■ Data extracts ■
________________
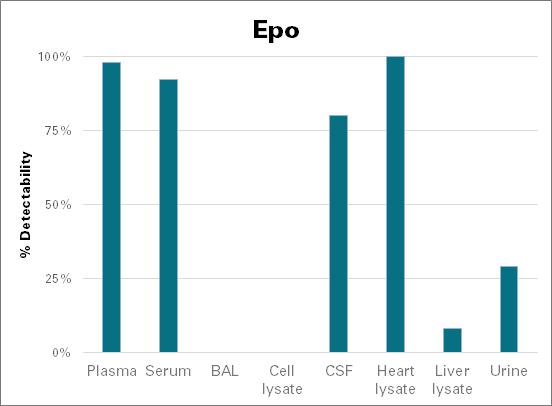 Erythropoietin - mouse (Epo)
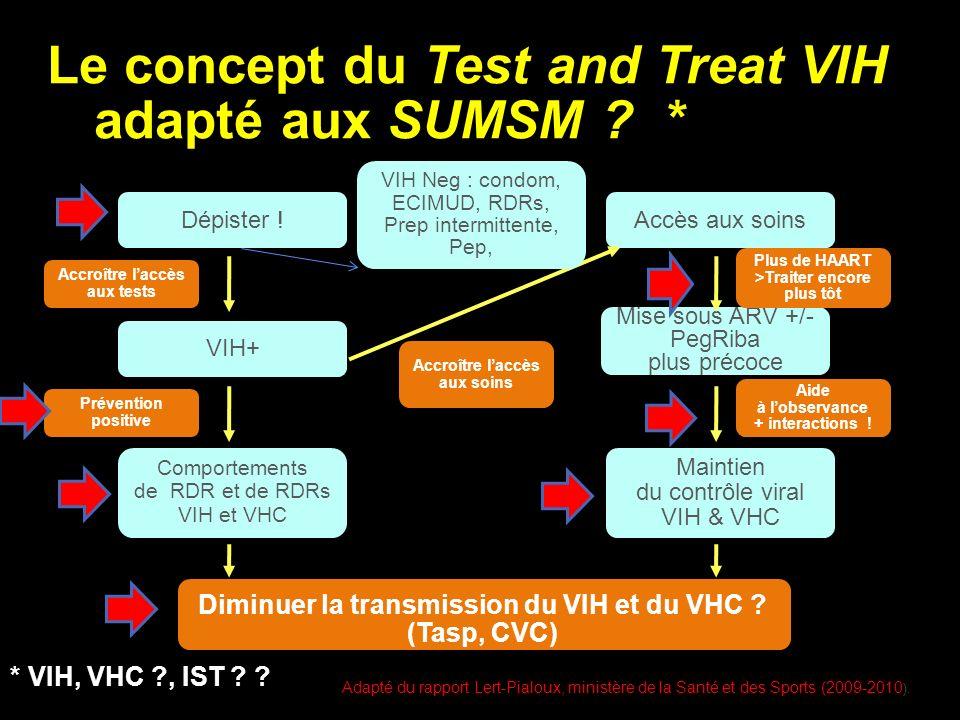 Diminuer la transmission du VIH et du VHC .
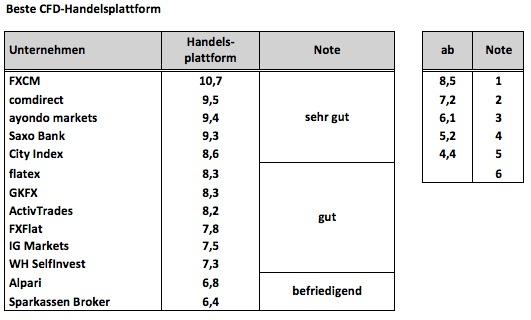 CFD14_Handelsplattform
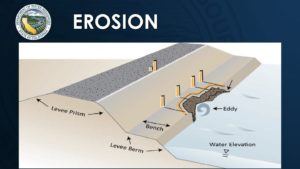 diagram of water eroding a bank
________________
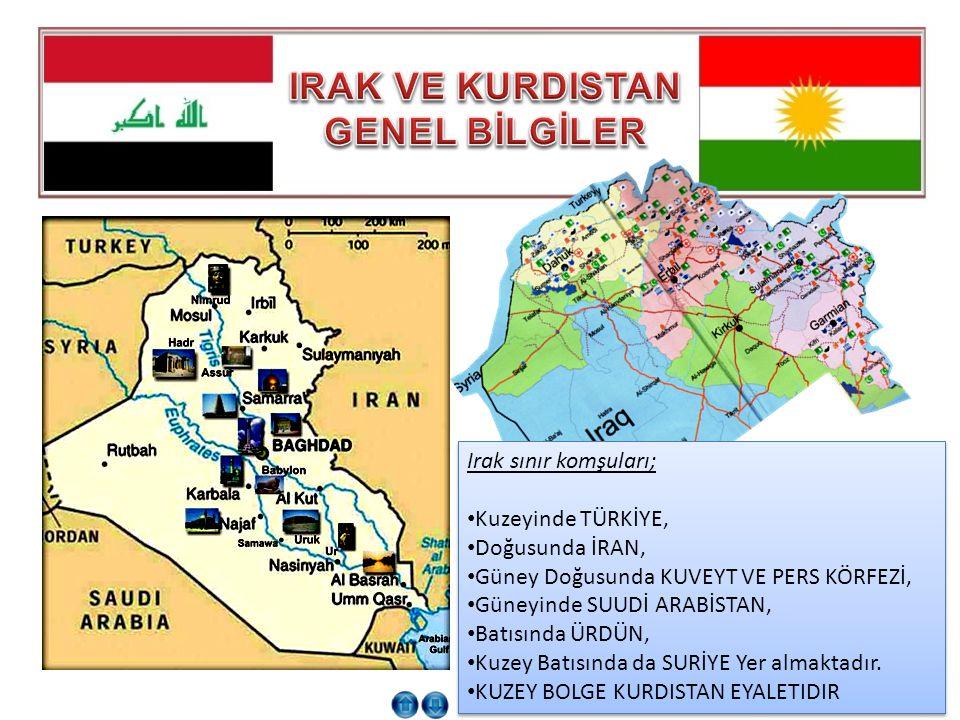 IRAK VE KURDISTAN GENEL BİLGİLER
________________
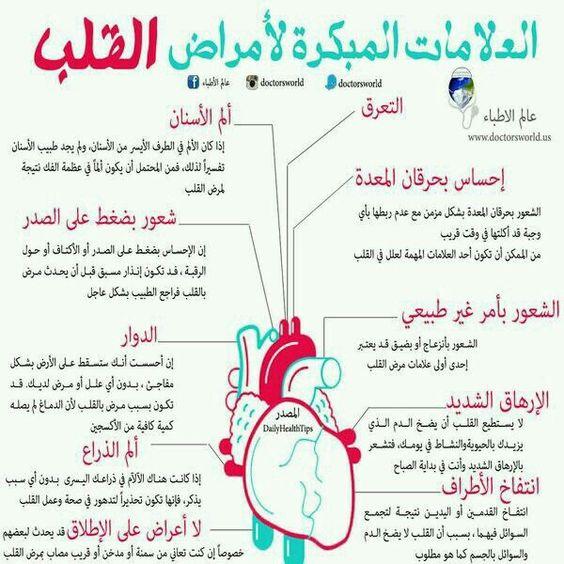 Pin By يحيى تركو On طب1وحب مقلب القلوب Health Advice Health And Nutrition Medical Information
________________
■ Problem details ■
Look back at the data above, then output exactly the lines from the line holding "Erythropoietin - mouse (Epo)" up to and including the line holding "diagram of water eroding a bank". Leave out the pictures.

■ Written reply ■
 Erythropoietin - mouse (Epo)
 Diminuer la transmission du VIH et du VHC .
 CFD14_Handelsplattform
 diagram of water eroding a bank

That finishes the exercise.